Regarding police shootings, yes they are increasing.  During the Sausalito Houseboat Wars, a friend (one of us) said, "We can't win because they have all the guns."  Is the police force not deranged?  Is it not deranged to even imagine a shootout with an armored riot squad? To even think in such terms?  Or is it the New Normal?

4 Comments

  1. Jim Updegraff July 6, 2016

    As I have said before – guns are a phallic symbol for the gun crazies – they need mental help – LaPierre really falls in with someone who thinks like a terrorist.

  2. Rick Weddle July 8, 2016

    re: ‘…LaPierre…thinks like a terrorist.’…

    It depends on what you call it, doesn’t it? Thanks in part to Mr.

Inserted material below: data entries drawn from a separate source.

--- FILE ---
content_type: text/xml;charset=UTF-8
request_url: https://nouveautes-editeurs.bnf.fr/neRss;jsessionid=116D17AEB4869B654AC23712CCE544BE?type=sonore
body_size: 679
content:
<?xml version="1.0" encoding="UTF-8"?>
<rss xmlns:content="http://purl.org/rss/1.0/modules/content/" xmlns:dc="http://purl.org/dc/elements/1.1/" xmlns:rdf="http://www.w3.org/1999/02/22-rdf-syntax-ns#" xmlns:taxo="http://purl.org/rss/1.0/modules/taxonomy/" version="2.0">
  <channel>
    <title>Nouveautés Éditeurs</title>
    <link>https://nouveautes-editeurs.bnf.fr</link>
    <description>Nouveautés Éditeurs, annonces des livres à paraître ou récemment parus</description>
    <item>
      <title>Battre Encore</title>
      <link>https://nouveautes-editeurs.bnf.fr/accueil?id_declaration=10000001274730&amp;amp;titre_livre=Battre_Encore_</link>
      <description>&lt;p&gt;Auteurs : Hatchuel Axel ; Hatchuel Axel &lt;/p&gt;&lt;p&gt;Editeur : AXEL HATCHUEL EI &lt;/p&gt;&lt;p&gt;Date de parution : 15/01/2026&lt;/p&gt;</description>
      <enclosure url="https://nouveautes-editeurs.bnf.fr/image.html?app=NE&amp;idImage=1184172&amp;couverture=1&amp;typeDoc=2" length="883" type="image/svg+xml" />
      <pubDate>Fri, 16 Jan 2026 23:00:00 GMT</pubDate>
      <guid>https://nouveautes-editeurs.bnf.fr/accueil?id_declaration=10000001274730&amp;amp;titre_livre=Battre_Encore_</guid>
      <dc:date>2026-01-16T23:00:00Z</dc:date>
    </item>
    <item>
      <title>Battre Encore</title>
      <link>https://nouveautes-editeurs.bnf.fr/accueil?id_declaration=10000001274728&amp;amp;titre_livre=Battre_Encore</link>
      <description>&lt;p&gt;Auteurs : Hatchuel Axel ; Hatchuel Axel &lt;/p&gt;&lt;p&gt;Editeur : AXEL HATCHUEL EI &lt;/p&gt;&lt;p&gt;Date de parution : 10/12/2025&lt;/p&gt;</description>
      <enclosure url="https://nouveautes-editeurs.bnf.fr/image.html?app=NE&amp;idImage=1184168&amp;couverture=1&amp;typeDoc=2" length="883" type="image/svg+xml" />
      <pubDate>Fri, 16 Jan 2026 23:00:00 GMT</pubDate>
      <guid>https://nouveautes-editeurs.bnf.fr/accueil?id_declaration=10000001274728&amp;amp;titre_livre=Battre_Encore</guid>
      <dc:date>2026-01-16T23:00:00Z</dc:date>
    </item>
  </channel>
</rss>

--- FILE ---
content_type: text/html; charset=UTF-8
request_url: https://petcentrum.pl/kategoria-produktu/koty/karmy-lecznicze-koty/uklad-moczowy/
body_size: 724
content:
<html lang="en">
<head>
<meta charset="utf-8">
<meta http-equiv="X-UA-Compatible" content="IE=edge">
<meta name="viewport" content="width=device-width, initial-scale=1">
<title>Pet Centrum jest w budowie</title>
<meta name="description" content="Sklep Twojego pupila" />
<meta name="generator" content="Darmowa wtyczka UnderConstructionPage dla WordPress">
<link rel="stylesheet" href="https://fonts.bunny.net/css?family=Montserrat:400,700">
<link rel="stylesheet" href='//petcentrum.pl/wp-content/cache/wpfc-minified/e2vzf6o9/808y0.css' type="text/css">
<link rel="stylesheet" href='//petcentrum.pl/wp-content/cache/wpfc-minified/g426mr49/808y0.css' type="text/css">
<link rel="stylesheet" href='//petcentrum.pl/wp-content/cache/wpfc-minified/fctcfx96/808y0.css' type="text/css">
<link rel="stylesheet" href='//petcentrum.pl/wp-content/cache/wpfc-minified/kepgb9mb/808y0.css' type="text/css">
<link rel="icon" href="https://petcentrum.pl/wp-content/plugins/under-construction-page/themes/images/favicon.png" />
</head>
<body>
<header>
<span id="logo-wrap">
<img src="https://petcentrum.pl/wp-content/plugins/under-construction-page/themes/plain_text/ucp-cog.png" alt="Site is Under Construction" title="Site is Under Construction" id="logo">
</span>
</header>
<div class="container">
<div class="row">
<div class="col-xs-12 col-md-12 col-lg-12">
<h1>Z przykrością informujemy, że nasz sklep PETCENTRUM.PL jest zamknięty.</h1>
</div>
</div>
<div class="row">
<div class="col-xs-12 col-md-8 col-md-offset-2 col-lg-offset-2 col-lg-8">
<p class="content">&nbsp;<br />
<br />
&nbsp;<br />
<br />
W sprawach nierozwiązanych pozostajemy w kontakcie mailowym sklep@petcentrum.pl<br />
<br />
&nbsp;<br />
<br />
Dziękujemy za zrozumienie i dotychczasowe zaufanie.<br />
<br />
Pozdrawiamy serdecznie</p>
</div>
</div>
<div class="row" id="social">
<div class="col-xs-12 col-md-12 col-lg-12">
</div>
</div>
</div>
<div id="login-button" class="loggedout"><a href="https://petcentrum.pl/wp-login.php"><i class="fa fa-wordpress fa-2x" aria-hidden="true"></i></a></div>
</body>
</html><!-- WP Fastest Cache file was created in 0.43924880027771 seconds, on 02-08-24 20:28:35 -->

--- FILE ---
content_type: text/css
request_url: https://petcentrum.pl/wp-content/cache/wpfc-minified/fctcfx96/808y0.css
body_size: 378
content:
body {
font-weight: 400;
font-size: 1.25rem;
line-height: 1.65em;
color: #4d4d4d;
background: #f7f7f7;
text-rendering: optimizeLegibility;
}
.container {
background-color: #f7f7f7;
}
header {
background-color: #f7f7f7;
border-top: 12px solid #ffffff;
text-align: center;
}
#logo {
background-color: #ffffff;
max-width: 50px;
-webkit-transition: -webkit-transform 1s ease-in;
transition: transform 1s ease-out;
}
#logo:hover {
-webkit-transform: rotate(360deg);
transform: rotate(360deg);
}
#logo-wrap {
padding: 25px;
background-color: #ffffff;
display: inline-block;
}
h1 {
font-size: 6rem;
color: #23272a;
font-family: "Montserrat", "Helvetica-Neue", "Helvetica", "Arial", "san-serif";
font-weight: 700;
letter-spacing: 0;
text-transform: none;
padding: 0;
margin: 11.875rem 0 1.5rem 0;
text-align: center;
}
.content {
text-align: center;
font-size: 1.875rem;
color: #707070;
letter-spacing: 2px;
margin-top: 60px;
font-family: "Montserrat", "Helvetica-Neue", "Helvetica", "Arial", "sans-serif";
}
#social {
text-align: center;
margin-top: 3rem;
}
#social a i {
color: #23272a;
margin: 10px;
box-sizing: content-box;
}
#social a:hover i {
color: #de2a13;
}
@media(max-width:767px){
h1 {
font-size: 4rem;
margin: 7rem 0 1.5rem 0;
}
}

LaPierre, we can say, ‘No, it doesn’t.’ Whatever you choose to call it, what it is and what it does are the same whichever flag you happen to be flying. If you’re of the opinion that terror was never waged under the Stars and Stripes, you just haven’t been paying attention. And if you think ‘our’ terror leads to anything other than MORE terror (IDENTICAL to ‘their’ terror), just keep watching the ‘news’ that’s served up to you. Keep trying to use the Problem as any sort of Solution. There are clinical descriptions for this condition among Human individuals…

  3. Carlyn Craig July 11, 2016

    As a Canadian who enjoys sane gun control and views the USA’s love affair with guns as beyond insane, I don’t have much to add to this discussion. However, I have to say that finding the quote by Betty MacDonald at the top of this article surprised and delighted me. My company, Post Hypnotic Press, is releasing all of Betty’s memoirs in audio. We’ve recorded “The Egg and I,” “The Plague and I,” and “Anybody Can Do Anything,” while “Onions in the Stew” will be out this fall (2016).

    Actually, now that I think about it, I do have a few thoughts. You say that TV and hippies are to blame for the massive changes in our societies – I’m sure you’re just being facetious. Still, while I think the hippies are blameless (What did the hippies preach? Gun ownership? Death and mayhem?), TV, on the other hand (or those who make it) has a lot to answer for. As many thinkers (Richard Sennett, Ivan Illich, Noam Chomsky, etc.) have pointed out, ideas matter. What we think, what we believe of ourselves is what we become.

    So many of the problems plaguing the USA today can be traced to the Reagan revolution and the last 40 years of neoliberal doctrine embraced first by the right and then, sadly, by many on the left. Among other things carried out under Reagan was the deregulation of your airwaves and TV. Just before he was elected, for instance, your government was very close to an agreement that would control advertising aimed at children – an agreement that had solid research and backing on both sides of the isle. However, Reagan scrapped that entirely and instead, deregulated TV and radio.

    Instead of tougher regulations designed to protect children from incessant propaganda, children became fair game (listen to or read Joel Bakan’s “Childhood Under Siege”). Radios no longer had to live up to the fairness doctrine, which gave rise to the right-wing talking heads. Rules precluding conglomeration of all media companies into one or two entities were struck down and now nearly all of the radio stations belong to Clearwater – a right wing group. Etc. Etc.

    Schools were also targeted by corporations – a huge source of money to be made if they could undermine the public system and steal that money away from it.

    There are reasons for so many of the issues you face in the USA today, but they weren’t caused by “hippies” or counterculture groups. They can mostly be laid at the feet of corporate malfeasance, greedy politicians, and an ever more powerful oligarchy that is controlling more and more of your (our) society to the detriment of all.

  4. EG July 15, 2016

    Dittos but that’s not why I’m here. I’m looking for an email address for Jeff Costello. Went to Farmington H.S. together. To verify that I’m real, ask him about Kofsky’s spelling bee and Ralph Young.